インバウンドとオーヴァーツーリズム・考

昨朝早く京都に乗り込み、今日午前中の新幹線で帰広した。今日はもう朝8時半には京都駅にいたから、京都市内を駆けずり回ったのは昨日だけ。ただ、私にとって京都市は第二の故郷のようなところであるから、一観光客となっている今でも少し他の人と見方が違うかもしれない。

今の京都は、とにもかくにも外国人が多い。もともと京都は外国人観光客の多い街だが、その数たるや昔の比ではない。それにコロナ禍明けで日本人の観光客も戻ってきたから、今や右を向いても左を見ても観光客が顔を合わせているような状態だ。

しかし、京都というのは本来そんなに大きな街ではない。特に多くの観光客が「京都」といって想像する中京や下京のあたりは、はっきり言って街のキャパは小さい。そこに過剰な観光客が流れてきたら、不都合が起こるのは必然である。

とにかく、どこに行っても人が溢れているのだ。私が昨日行ったところで言うなら安井金刀比羅宮や御金神社は、もともとそんなに人の多いところではなかった。もちろんそこそこ有名な場所ではあるが、お参りするのに列をなしてということはなかったのである。

ましてや、昔から著名な場所、たとえば出町ふたばの行列は壮絶なことになっていたし、今朝の京都駅のイノダコーヒも長蛇の列。そもそも飲食店はどこも人がたむろしていて、普段使いのお客さんに影響を及ぼしてないかいささか心配になる。

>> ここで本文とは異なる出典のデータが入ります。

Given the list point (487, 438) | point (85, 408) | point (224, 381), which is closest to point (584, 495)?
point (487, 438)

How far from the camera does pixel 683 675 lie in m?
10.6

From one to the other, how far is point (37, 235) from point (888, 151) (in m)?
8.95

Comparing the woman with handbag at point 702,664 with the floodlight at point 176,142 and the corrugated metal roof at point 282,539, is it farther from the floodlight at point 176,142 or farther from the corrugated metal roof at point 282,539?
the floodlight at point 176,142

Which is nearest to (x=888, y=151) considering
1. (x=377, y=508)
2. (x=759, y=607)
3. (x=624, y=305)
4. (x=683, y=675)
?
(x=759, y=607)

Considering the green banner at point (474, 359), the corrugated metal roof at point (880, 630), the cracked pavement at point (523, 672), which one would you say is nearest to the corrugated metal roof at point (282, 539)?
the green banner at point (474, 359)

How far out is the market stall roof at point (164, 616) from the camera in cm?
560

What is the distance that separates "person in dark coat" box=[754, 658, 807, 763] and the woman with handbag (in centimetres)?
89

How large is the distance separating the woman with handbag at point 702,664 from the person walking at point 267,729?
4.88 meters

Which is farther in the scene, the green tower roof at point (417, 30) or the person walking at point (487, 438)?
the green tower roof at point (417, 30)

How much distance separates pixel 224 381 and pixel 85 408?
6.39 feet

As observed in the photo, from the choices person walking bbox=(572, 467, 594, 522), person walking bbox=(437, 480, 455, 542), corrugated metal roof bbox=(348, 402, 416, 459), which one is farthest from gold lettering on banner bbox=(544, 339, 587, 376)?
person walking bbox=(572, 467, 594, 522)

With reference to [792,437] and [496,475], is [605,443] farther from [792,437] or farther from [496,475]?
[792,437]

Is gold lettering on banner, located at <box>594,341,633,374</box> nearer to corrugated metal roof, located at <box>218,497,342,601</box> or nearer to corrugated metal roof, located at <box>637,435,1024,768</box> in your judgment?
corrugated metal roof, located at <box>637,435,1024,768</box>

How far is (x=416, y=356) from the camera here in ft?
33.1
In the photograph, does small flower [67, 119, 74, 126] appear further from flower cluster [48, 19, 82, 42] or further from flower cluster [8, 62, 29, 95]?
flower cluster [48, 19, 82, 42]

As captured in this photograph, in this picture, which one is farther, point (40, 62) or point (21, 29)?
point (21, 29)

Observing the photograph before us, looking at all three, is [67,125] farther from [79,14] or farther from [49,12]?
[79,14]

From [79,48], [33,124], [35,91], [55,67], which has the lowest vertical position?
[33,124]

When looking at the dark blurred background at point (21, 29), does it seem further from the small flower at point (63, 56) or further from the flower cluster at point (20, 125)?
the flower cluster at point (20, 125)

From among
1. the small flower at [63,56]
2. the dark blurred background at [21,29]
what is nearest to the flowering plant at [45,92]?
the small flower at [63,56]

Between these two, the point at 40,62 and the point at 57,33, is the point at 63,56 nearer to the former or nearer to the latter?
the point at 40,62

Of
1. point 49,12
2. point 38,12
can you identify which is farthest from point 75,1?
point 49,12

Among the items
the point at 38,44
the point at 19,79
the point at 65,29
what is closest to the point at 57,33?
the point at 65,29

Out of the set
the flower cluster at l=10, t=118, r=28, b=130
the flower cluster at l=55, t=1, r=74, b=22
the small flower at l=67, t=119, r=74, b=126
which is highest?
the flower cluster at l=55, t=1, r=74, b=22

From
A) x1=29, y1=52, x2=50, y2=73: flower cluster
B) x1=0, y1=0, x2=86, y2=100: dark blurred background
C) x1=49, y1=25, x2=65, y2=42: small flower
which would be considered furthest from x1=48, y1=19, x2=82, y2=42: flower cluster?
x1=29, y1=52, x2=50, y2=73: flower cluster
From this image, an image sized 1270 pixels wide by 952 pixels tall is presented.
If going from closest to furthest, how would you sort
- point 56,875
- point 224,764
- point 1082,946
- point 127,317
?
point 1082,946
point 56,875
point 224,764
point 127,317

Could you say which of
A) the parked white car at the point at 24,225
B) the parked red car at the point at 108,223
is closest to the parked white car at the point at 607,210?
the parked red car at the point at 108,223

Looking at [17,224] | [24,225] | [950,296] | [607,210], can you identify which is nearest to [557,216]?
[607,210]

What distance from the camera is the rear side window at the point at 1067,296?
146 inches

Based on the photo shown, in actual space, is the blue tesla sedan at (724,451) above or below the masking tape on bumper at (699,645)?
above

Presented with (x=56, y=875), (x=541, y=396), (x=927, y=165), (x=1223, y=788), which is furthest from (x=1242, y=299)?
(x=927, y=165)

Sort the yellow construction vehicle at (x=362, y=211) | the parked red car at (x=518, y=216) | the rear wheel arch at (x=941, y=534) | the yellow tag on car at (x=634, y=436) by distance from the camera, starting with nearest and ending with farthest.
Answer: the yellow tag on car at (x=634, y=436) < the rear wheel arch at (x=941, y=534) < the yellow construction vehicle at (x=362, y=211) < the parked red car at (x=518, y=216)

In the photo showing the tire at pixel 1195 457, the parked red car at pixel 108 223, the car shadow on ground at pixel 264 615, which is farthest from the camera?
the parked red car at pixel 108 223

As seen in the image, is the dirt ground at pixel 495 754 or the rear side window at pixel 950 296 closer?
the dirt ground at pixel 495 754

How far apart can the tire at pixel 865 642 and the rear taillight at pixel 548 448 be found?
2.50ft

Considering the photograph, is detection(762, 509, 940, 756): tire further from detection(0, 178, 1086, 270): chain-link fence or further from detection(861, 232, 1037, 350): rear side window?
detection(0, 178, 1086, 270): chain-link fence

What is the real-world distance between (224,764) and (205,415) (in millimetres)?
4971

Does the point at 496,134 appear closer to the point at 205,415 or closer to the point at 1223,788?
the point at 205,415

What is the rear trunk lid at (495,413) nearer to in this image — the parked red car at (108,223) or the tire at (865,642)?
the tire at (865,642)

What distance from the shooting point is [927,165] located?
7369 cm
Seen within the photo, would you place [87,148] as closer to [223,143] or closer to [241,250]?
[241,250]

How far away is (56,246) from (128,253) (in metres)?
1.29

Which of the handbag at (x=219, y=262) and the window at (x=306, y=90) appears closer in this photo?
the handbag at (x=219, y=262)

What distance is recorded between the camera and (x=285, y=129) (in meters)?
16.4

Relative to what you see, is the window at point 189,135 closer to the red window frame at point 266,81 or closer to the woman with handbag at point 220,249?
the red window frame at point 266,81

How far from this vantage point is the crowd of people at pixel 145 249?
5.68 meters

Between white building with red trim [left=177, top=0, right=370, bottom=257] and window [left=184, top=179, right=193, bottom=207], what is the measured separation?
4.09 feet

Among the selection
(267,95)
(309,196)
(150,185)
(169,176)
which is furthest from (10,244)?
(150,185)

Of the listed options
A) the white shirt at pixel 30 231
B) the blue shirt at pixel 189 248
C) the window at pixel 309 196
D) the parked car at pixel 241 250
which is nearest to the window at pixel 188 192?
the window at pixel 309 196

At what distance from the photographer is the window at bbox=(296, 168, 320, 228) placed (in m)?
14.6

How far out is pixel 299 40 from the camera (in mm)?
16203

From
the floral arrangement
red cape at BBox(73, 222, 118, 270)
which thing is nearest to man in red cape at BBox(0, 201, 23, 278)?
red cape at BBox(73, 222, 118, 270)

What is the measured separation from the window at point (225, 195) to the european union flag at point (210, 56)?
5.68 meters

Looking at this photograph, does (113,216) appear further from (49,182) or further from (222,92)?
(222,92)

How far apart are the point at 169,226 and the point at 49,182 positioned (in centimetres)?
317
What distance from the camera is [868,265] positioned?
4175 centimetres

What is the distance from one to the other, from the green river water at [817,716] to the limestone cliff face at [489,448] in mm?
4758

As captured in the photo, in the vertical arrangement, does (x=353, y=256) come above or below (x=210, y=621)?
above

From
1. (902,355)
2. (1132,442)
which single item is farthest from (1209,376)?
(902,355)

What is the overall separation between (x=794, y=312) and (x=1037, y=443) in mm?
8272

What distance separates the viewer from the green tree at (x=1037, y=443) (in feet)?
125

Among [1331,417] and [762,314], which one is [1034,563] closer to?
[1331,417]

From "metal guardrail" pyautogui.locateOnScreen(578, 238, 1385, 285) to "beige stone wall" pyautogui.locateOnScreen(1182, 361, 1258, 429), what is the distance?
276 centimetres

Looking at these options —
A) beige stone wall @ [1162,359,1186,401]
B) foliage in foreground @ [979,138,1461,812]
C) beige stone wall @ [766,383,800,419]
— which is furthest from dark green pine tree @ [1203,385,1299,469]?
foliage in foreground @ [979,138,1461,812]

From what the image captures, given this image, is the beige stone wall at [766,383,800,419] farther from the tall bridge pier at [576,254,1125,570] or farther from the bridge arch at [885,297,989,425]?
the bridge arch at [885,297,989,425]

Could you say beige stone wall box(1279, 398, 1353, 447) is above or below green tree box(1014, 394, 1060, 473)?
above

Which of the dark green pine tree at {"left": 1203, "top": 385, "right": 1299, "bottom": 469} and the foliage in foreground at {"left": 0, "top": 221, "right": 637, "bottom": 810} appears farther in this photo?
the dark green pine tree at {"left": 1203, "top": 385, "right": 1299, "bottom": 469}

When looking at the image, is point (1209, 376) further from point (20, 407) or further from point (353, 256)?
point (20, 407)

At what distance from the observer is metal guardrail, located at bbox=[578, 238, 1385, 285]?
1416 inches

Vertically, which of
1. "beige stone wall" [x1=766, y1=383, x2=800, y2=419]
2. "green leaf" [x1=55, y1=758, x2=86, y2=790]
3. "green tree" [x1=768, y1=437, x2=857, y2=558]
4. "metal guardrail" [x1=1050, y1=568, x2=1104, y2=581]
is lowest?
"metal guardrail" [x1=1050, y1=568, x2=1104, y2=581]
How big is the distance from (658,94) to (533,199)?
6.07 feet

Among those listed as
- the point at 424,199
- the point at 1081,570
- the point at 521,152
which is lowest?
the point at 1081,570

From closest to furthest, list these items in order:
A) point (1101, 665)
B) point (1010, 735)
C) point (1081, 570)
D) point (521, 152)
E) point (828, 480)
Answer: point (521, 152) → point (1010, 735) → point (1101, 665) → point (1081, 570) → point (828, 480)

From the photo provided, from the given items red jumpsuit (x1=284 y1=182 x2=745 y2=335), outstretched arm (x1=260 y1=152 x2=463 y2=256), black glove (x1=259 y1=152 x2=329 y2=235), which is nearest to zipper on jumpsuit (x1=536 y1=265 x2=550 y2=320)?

今や京都に行くというのは、観光客の顔ばかり見に行くだけであって、実にイケてない所業なのかもしれない。朝から昼から、夜遅くまで観光客らしき人。人、人。まったく落ち着かない。今回は同窓会という目的があったが、かつてのようにとにかく京都の空気を吸いたい、京都に居たいという目的を達する場所ではなくなってしまったのだろう。そう思うと、なんとも切ない。

そう今やよそ者になった私が思うくらいだから、実際に京都に住んでる人はどう思っているだろうか。もっとも京都人はしたたか、悪い言葉を使うとちょっとこすっ辛いところがあるから、まあしっかりとお金落としてもらいまひょと思ってるのかもしれないが、中にはもうええかけんにしておくれよしと思ってる向きも、多いに違いない。

そう言えば、近年の京都で増えているものは和装レンタルショップである。とにかくお手軽に和装を着て京都を歩けると言うので外国人だけでなく日本人にも人気のようだ。これが和装の底辺拡大になるのならよいのだが、果たしてそう楽観的に言えるだろうかと思う。彼らにとっては結局お手軽なコスプレのひとつであって、文化的機微に触れずに終わるのがほとんどではないかという気もする。

まあね、私だって和装初心者だし、そんなに着姿が美しいかと言われると疑問なのだが、まあ彼らの着姿って安物のコスプレというか、仮装大会に近いのまでいる。リピーターになって、ならいっちょう自前の着物を着ようかなってくれれば、いいんだけどね。

話が逸れた。かつて宮脇俊三翁は、京都旅行は観光客のいない冬に限ると仰っているが、それも50年前の話になった。私もたしかにそれを実感した記憶があるが、それも30年前。比叡颪の底冷えがする京都であるが、湯豆腐を始めとしてそれなりの冬の味覚がある。今は、どうかな。